(Given text):

Makin’ a List…

The human animal differs from the lesser primates in his passion for lists.
H. Allen Smith

Yes, yes, I know, it’s the wrong time of year to start humming Christmas carols, but it’s always a great time to make lists! In my case, being a list-maker is what keeps me out of trouble, at least for the most part. I also firmly believe that someday research will prove that there is a link between being a list-maker and working in a library.

One of the best parts about working in a library are the titles people recommend to me as being great reads, that’s where the lists come in. I have lists of books I want to read, books I have read, books I think other people might want to read, lists of titles, authors, subjects, the possibilities are endless! At one time, I attempted to read every book that was suggested to me, a project I had to give up on;  it was either that, or quit my job to find enough time to keep up with all of the wonderful suggestions people gave to me. However, those items did make it onto a list.

(Data section):
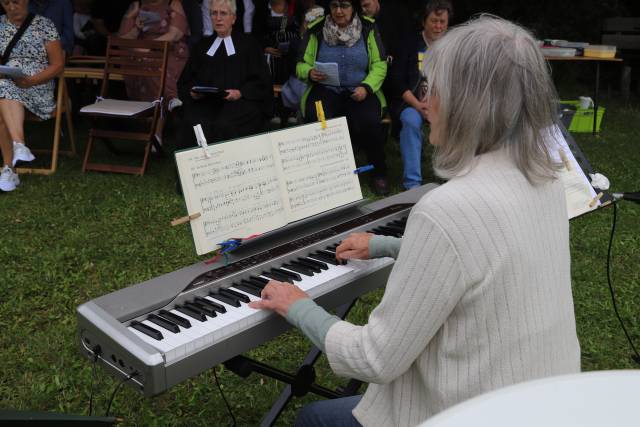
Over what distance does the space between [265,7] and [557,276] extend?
21.1 ft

(Short task 1):
From the post about making lists, copy the passage from "Yes, yes, I" up to and including "in a library." word for word.
(Short task 2):
Answer these from the post about making lists:
(a) Who is credited with the quote about the human passion for lists?
(b) What does the writer believe research will someday prove?
(c) What did the writer once try to do with every book suggested to them?
(Short task 3):
Pick up the post about making lists after its final sentence and keep writing it.
The data has nothing to do with what you're asked here.

(Task output 1):
Yes, yes, I know, it’s the wrong time of year to start humming Christmas carols, but it’s always a great time to make lists! In my case, being a list-maker is what keeps me out of trouble, at least for the most part. I also firmly believe that someday research will prove that there is a link between being a list-maker and working in a library.

(Task output 2):
(a) H. Allen Smith
(b) That there is a link between being a list-maker and working in a library.
(c) Read it.

(Task output 3):
One of the (many) lists I keep is of the non-fiction books I’ve read. I challenge myself to read a minimum of two non fiction books a month on any topic, which has led me from extreme budgeting: On a Dollar a Day: one couple’s unlikely adventures in eating in America by Christopher Greenslate, to extreme parenting:  Battle Hymn of the Tiger Mother by Amy Chua, to extreme knitting: Sweater Quest: My Year of Knitting Dangerously by Adrienne Martini.

Not all of the books I’ve read are on an extreme form of something, though. I’ll read anything and everything Bill Bryson writes, on general principle. The one I’ve read most recently is At Home: A Short History of Private Life.  The book does start off with an extreme structure, the Palace of the Great Exhibition of the Works of Industry of All Nations (also called the Crystal Palace), which was built in 1850. At that time, it was the largest structure in the world. Bill goes from there to his home in Norfolk, which was built in 1851, and recounts the history of the house, from paint to pipes to pillows, in fascinating detail.

Looking For Calvin and Hobbes: the unconventional story of Bill Watterson and his revolutionary comic strip is Nevin Martel’s account of his efforts to gain an interview with the elusive Bill Watterson. While Nevin was unsuccessful in that quest, he did uncover a great deal of interesting behind the scenes information. After reading this book, I returned to my tattered copies of Calvin and Hobbes with a new appreciation for how profound a simple comic strip can be.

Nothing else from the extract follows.